> **Text provided**
John Dvorak confirms my worst fears about Windows Vista. Although, honestly, it would have been more of a surprise if they were not confirmed. It will be available in all the colors of the rainbow, so long as they are black.
Microsoft is not helping with its lack of enthusiasm. This is further complicated by a confusing array of Vista offerings. There is Vista Home Basic, Vista Starter(?!), Home Premium, Business, Enterprise, and Ultimate. (Emphasis and extra punctuation, Jim Benson)
Vista Black, Vista Deep Midnight, Vista Almost-no-white-gray, Vista Obsidian... What's the difference between these? You can likely dig up a chart on a Microsoft web site that will tell you some of them, but as anyone who has ever accidentally bought a computer with Windows XP Media Edition will tell you - you never learn all the differences until it is too late.
I love Windows XP, it works, it comes up every day, is stable, and lets me get my job done. Sure, it's bloated and hard to customize and gives me infuriatingly bad error messages, but it so much better than what I had before.
Mary Jo Foley found some surprises in Steve Balmer's Vista unveiling, but none were really about Vista. They were surprises in the presentation. And why would the presentation be normal? People at Microsoft are worried that this lackluster offering will be ... luster-less.
It will be matte black.

Scene-based reasoning data
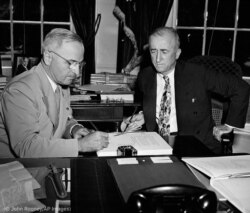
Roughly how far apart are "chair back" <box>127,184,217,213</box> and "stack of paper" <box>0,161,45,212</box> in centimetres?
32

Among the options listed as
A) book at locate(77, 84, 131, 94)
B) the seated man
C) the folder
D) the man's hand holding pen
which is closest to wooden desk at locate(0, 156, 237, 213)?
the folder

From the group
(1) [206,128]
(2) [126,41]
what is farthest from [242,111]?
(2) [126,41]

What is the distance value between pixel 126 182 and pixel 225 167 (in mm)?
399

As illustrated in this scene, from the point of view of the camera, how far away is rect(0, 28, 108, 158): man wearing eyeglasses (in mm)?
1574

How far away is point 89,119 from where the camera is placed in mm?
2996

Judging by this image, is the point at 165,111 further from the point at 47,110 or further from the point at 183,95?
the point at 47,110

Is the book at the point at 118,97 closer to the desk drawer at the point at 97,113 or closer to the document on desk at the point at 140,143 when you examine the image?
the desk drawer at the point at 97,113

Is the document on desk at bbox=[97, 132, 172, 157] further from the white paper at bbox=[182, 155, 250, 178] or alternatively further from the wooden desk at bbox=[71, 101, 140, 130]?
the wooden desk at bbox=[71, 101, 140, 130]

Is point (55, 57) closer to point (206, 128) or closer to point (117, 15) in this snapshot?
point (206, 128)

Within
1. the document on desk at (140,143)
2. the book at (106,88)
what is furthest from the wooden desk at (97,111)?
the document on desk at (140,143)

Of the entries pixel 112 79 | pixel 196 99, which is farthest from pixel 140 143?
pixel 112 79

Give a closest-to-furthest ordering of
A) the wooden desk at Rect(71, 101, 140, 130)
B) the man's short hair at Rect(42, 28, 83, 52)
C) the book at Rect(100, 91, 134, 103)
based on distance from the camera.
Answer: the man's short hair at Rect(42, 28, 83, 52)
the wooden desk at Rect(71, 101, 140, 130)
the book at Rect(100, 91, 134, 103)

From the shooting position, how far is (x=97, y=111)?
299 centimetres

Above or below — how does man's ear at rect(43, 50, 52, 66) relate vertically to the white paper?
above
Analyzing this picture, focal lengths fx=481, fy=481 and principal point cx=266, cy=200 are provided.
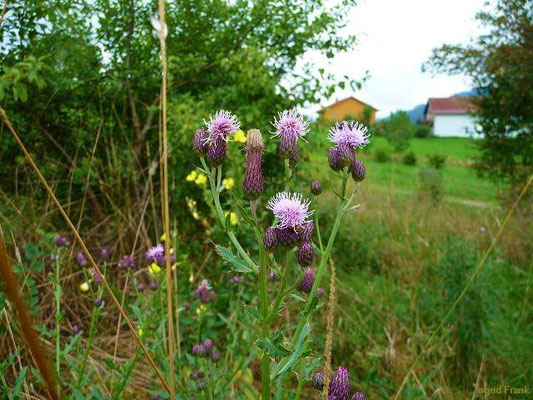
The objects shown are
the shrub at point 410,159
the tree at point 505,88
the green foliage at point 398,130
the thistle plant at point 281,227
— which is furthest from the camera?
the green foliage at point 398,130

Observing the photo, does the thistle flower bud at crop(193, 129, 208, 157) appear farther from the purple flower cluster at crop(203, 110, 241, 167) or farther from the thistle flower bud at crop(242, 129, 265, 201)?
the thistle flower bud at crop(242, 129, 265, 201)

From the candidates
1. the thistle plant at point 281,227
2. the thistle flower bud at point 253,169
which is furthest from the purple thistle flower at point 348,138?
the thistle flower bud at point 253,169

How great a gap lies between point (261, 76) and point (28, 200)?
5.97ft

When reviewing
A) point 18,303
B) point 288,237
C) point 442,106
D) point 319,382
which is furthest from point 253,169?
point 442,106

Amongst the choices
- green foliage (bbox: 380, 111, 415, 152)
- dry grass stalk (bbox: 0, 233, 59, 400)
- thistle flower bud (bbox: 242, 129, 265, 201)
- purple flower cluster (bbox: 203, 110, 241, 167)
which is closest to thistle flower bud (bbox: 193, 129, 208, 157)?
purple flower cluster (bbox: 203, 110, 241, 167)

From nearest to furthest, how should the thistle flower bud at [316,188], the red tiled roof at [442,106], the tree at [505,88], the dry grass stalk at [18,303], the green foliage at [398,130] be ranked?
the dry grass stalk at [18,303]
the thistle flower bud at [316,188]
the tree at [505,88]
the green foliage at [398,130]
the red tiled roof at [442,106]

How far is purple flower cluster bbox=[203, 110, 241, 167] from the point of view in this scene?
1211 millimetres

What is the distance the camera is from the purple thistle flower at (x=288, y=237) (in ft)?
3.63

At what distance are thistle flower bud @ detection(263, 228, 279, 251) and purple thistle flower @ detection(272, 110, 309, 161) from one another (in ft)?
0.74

--

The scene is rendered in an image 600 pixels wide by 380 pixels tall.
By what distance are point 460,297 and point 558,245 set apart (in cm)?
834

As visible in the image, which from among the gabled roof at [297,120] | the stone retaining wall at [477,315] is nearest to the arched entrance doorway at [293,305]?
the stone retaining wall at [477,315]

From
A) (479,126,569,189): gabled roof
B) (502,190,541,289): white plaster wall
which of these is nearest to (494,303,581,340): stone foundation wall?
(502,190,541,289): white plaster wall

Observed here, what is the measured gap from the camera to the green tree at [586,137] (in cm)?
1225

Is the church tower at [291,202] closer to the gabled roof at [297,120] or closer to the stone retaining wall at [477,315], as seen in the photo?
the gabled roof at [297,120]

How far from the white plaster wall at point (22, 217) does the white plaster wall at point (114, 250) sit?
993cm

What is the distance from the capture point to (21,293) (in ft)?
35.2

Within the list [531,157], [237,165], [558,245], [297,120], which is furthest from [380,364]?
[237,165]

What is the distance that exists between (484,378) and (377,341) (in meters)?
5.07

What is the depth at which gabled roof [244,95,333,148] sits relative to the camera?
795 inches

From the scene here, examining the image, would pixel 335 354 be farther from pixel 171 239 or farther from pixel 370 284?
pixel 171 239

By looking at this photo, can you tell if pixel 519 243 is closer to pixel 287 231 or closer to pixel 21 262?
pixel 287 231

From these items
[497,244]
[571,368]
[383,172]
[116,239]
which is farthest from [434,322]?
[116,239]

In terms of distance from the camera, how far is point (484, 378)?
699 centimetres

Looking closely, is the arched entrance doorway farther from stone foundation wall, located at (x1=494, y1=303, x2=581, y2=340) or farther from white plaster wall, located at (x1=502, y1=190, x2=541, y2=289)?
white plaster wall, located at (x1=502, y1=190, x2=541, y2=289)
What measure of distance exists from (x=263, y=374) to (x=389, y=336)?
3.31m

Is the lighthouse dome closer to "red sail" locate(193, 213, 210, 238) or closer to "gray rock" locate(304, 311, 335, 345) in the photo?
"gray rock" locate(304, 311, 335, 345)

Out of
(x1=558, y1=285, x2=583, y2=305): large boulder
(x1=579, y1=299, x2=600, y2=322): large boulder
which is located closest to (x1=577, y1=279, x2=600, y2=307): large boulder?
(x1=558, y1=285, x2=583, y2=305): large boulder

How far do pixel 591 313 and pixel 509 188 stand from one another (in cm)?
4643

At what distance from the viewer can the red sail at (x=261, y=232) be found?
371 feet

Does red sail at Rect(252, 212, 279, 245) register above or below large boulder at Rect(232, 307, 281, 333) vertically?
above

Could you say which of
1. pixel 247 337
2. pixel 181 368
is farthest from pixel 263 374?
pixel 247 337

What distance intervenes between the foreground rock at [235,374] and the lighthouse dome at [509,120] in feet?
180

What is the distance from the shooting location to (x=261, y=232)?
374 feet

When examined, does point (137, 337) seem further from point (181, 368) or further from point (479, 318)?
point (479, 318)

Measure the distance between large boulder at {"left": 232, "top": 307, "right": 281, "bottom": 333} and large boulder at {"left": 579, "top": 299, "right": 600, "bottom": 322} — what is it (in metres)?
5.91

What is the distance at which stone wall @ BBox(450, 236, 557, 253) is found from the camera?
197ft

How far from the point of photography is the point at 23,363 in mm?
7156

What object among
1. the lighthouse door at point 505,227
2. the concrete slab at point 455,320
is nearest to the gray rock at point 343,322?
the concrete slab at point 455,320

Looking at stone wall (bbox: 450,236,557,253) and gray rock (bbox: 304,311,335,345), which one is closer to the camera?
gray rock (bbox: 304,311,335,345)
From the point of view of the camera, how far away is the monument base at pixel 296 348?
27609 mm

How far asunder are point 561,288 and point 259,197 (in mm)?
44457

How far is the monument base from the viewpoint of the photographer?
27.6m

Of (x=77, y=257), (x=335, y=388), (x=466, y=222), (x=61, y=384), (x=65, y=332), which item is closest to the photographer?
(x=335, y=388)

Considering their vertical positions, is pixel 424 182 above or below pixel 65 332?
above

--

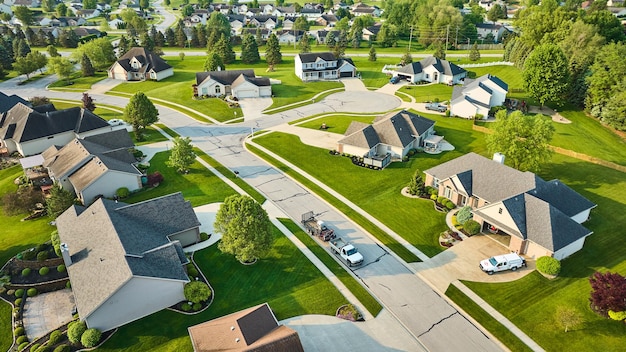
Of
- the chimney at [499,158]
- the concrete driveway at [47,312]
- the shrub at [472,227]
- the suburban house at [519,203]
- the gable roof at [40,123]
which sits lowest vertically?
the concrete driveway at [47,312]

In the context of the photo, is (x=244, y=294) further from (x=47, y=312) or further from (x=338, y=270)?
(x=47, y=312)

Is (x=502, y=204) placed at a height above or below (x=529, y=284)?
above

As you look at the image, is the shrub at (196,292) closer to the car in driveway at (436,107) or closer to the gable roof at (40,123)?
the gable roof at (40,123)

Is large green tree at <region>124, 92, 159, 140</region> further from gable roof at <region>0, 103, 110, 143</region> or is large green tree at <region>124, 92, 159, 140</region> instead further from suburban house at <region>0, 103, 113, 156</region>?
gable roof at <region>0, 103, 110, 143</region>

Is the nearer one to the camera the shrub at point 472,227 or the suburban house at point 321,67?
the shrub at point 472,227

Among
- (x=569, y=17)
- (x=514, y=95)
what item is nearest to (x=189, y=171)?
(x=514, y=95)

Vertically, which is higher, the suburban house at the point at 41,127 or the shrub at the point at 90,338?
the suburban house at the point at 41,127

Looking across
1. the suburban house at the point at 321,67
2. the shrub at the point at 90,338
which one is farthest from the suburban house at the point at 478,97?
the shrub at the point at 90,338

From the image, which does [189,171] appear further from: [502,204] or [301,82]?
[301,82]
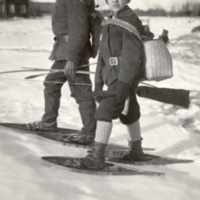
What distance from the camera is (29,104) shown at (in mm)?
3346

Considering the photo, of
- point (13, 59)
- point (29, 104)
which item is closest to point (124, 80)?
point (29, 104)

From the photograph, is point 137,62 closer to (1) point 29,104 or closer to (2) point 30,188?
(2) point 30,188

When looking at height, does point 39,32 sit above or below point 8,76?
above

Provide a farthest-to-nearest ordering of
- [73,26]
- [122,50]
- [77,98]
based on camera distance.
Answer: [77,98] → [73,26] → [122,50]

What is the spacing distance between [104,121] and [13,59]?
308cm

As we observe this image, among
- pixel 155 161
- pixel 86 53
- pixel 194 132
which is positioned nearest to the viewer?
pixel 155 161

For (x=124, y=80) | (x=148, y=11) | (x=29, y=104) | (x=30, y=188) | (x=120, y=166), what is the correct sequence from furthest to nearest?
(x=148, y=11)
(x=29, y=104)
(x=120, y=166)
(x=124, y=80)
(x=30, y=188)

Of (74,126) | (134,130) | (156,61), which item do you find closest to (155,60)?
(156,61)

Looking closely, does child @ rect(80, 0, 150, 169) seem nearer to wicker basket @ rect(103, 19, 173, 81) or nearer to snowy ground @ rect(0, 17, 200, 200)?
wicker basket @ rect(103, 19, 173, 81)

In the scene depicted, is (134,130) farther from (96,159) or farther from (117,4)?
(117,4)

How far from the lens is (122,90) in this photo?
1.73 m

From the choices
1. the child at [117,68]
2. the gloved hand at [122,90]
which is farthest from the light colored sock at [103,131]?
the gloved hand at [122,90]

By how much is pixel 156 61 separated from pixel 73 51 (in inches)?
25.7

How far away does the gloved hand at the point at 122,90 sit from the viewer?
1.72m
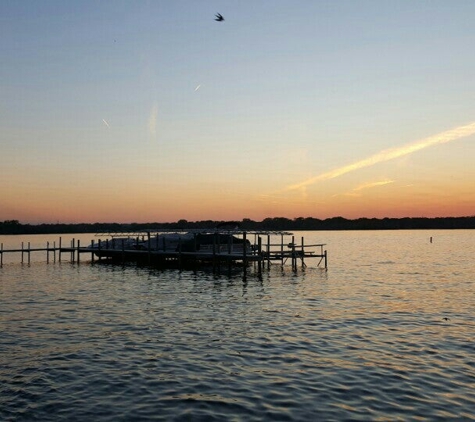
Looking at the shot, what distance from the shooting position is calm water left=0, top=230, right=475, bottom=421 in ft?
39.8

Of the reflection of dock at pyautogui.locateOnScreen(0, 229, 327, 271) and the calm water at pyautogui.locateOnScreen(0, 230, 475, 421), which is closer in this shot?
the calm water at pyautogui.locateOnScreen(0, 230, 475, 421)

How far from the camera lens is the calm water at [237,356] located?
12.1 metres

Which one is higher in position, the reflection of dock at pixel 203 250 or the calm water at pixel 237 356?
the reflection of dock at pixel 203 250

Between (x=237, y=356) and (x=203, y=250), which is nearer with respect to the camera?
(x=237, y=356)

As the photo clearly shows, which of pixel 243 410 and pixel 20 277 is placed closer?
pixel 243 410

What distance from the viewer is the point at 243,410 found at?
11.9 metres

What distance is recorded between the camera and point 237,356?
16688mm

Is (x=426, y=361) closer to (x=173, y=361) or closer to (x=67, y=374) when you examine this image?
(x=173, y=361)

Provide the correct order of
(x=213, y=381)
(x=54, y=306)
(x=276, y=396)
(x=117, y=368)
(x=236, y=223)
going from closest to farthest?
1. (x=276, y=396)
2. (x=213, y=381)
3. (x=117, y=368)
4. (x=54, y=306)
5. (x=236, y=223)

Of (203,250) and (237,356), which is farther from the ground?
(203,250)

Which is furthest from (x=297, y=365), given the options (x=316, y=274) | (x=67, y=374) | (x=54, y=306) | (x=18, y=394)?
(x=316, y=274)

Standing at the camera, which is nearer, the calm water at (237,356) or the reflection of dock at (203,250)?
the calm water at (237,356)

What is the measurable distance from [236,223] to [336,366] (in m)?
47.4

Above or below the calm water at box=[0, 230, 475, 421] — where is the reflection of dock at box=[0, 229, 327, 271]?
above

> **Short task A**
In the text about Windows Vista, which version of Windows does the writer say they love?
> **Short task B**
Reproduce the Windows Vista text word for word from "I love Windows" to "I had before.".

> **Correct response A**
Windows XP

> **Correct response B**
I love Windows XP, it works, it comes up every day, is stable, and lets me get my job done. Sure, it's bloated and hard to customize and gives me infuriatingly bad error messages, but it so much better than what I had before.